Hands down this is my favorite album of the year. This is the pinnacle of modern Hardcore, I haven’t heard anything this energetic, this youthful, or this genuine in a while. I have to be careful when I turn on this album because it makes me want to mosh, and it fosters a craving for revolution. I can imagine Soul Glo makes me feel what Minor Threat made my father feel: excited and dangerous. This draws from the whole well of Hardcore be it Grindcore, Rap Punk, Post-Hardcore or what have you, but I doubt the members knew that was what they were doing. The Hardcore here is as it always was, just with the benefit of everything that happened before it. Pure adrenaline, that’s the best way to describe this album.


Further recommendations

Pharmacist - Flourishing Extremities on Unspoiled Mental Grounds Carcass going Prog? Awesome! However I will warn some, this band likes their gore. The album begs for only the most vigilant Death Metal fans, as its technicality is played differently than most of the other popular Tech-Death bands. It is technical in that each song is a movement, not each moment is a song. Again, like early Carcass, amidst all the gore Death-Metal, there are some classic Heavy Metal melodies.

Chat Pile - God’s Country This was a very anticipated album by many, and it definitely delivers. Along with Diaspora Problems, God’s Country is a great Punk album. There is less energy however, not to say it is solemn though, it is a bit introspective and menacing which prevents it from being as energetic as it probably could have been. Overall, this is another testament to Hardcore with slight nods to the likes of Unsane. The album is defined by menacing sounds painting this picture of dystopia, a reality I am sure they drew from for inspiration.

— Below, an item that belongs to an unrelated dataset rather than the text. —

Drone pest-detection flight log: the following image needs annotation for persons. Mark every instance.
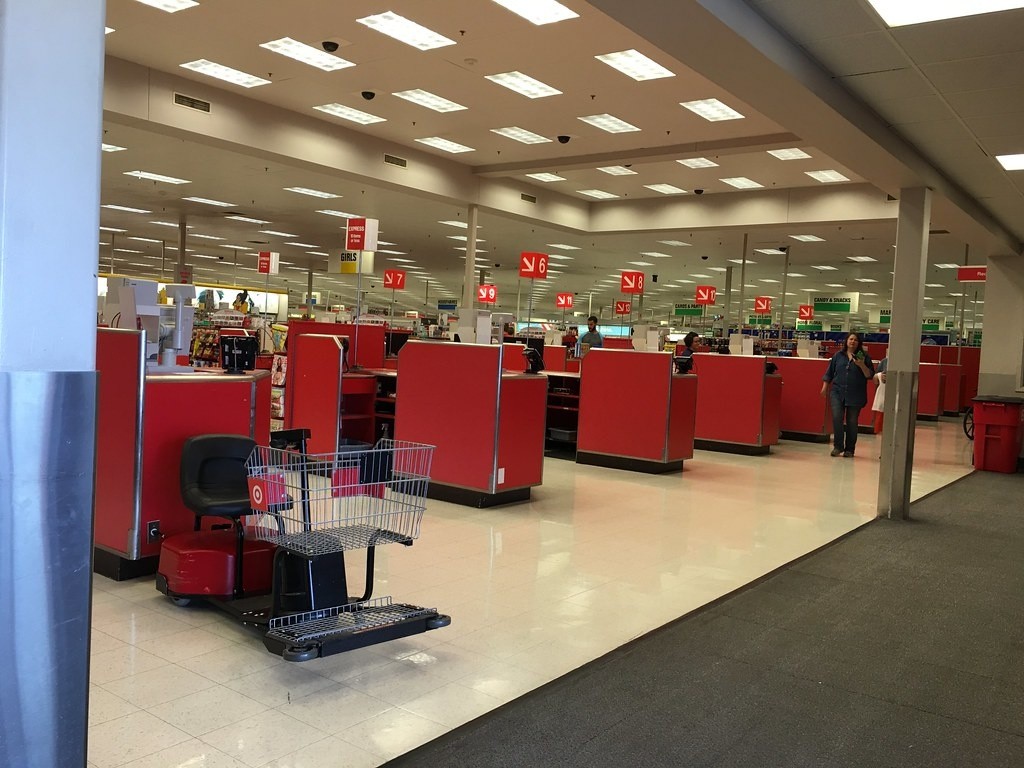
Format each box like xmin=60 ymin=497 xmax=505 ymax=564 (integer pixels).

Billy Woods - Aethiopes Aethiopes refines what Billy Woods has been doing throughout his entire career. With the help of producer DJ Preservation however, the tormented Industrial-Rap of Billy Woods distorts itself even further. What was once disturbing is now sheer horror amplified by Psychedelia. The product of their two minds are tangled vines that challenge the listener. The album reminds me of a “Warning, Do Not Enter”-sign posted crookedly on a rusted chain-link fence outside a dark forest. This is no ordinary forest, the trees consume the dark sky and the energy is visceral, perhaps even foreboding. Most of the tracklisting is drumless, so that the focus can be the dissonance and Billy Woods’ poetry and theatrical samples.

Wormrot - Hiss One of the loudest Grindcore bands to do it, they mature completely on Hiss. Before this album Wormrot were practically the heirs of Pig Destroyer with their blistering speeds and fragmented, mini explosions they called songs. Their albums were grating how any other good Grindcore is grating, but they are almost a completely different band now. Flashes of uninterrupted speed are still there, but just slightly less present. In their maturity they have adopted a sense of elegance, some songs are ethereal and ghostly. Grindcore has never sounded so dynamic.

Astrid Sonne - Ephemeral Camera Feed In sound, Astrid Sonne is an avid Brian Eno pupil. Like Eno, her Electronica is abstract to the point where it’s only vaguely familiar. Where they differ is her penchant for the Dance beat like in “Ephemeral III”. Her music is like a mist that slowly traverses the mountaintops, airy, vacant, and minimal. There is no sense of urgency, the music is meditative and patient. I recommend her work for any fans of Steve Reich or Brian Eno.